6 回答
If me, I will try to find HTML parser and will do with that.
Another option is will try to chunk the string into <code>.*?</code> and other parts.
and will update other parts, and will recombine it.
$x="The Hello \ World document is located in:\n<br>
<code>C:\documents\hello_world.txt</code>";
$r=preg_split("/(<code>.*?<\/code>)/", $x,-1,PREG_SPLIT_DELIM_CAPTURE);
for($i=0;$i<count($r);$i+=2)
    $r[$i]=str_replace("\\","$\\backslash$",$r[$i]);
$x=implode($r);
echo $x;
Here is the results.
The Hello $\backslash$ World document is located in: 
C:\documents\hello_world.txt
Sorry, If my approach is not suitable for you.
I reckon I could solve this using negative LookBehinds and/or LookAheads.
You reckon wrong. Regular expressions are not a replacement for a parser.
I would suggest that you pipe the html through htmltidy, then read it with a dom-parser and then transform the dom to your target output format. Is there anything preventing your from taking this route?
Parser FTW, ok. But if you can't use a parser, and you can be certain that <code> tags are never nested, you could try the following:
- Find <code>.*?</code>sections of your file (probably need to turn on dot-matches-newlines mode).
- Replace all backslashes inside that section with something unique like #?#?#?#
- Replace the section found in 1 with that new section
- Replace all backslashes with $\backslash$
- Replace als <code>with\begin{verbatim}and all</code>with\end{verbatim}
- Replace #?#?#?#with\
FYI, regexes in PHP don't support variable-length lookbehind. So that makes this conditional matching between two boundaries difficult.

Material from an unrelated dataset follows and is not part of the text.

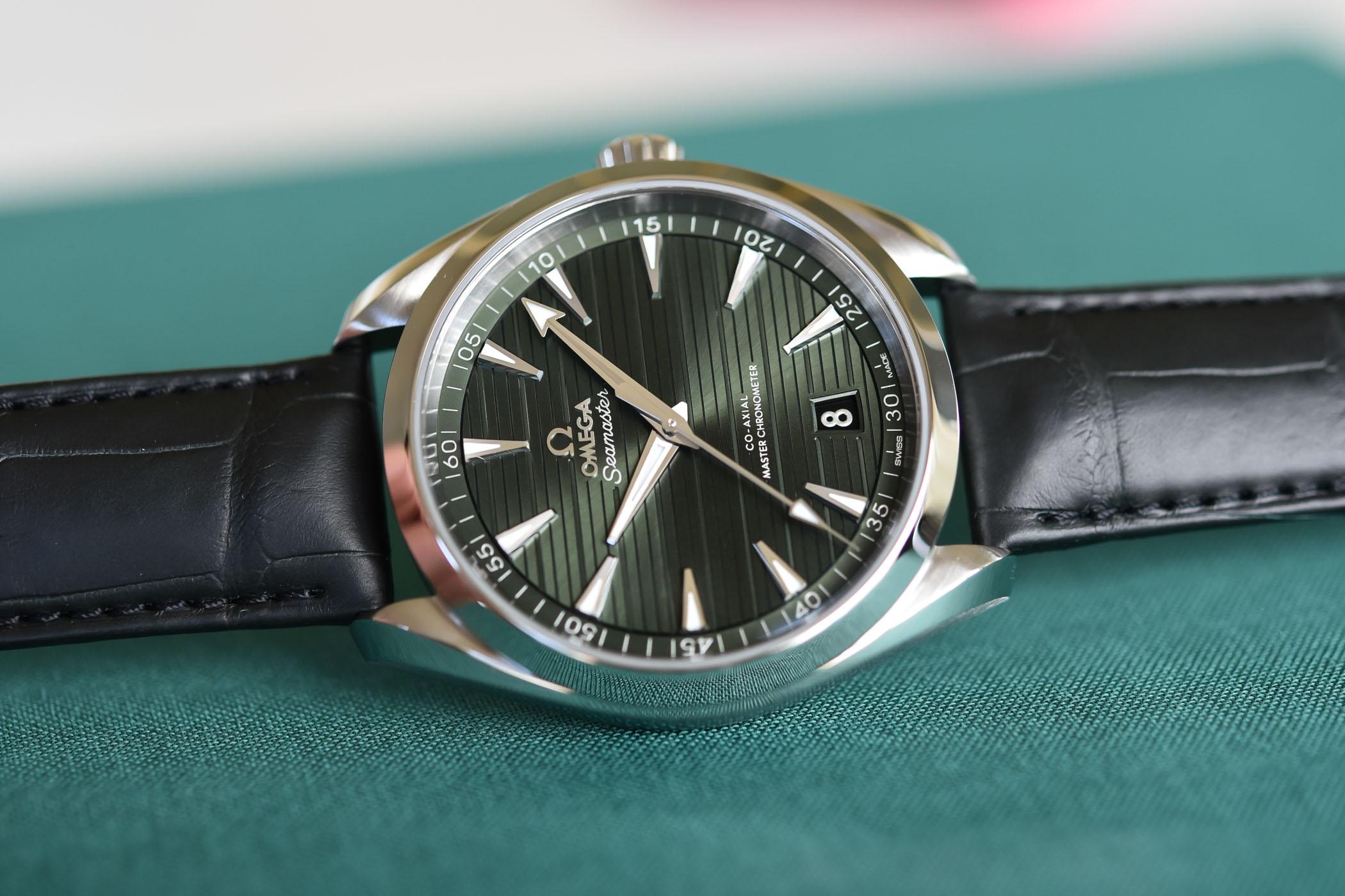 Otra vista del Omega Seamaster Aqua Terra 150M Master Chronometer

Pandoc? Pandoc converts between a bunch of formats. you can also concatenate a bunch of flies together then covert them. Maybe a few shell scripts combined with your php scraping scripts?
With your "expected input" and the command pandoc -o text.tex test.html the output is:
The Hello \textbackslash{} World document is located in:
\verb!C:\documents\hello_world.txt!
pandoc can read from stdin, write to stdout or pipe right into a file.
Provided that your <code> blocks are not nested, this regex would find a backslash after ^ start-of-string or </code> with no <code> in between.
((?:^|</code>)(?:(?!<code>).)+?)\\
    |            |              |
    |            |              \-- backslash
    |            \-- least amount of anything not followed by <code>
    \-- start-of-string or </code>
And replace it with:
$1$\backslash$
You'd have to run this regex in "singleline" mode, so . matches newlines.  You'd also have to run it multiple times, specifying global replacement is not enough.  Each replacement will only replace the first eligible backslash after start-of-string or </code>.
Write a parser based on an HTML or XML parser like DOMDocument. Traverse the parsed DOM and replace the \ on every text node that is not a descendent of a code node with $\backslash$ and every node that is a code node with \begin{verbatim} … \end{verbatim}.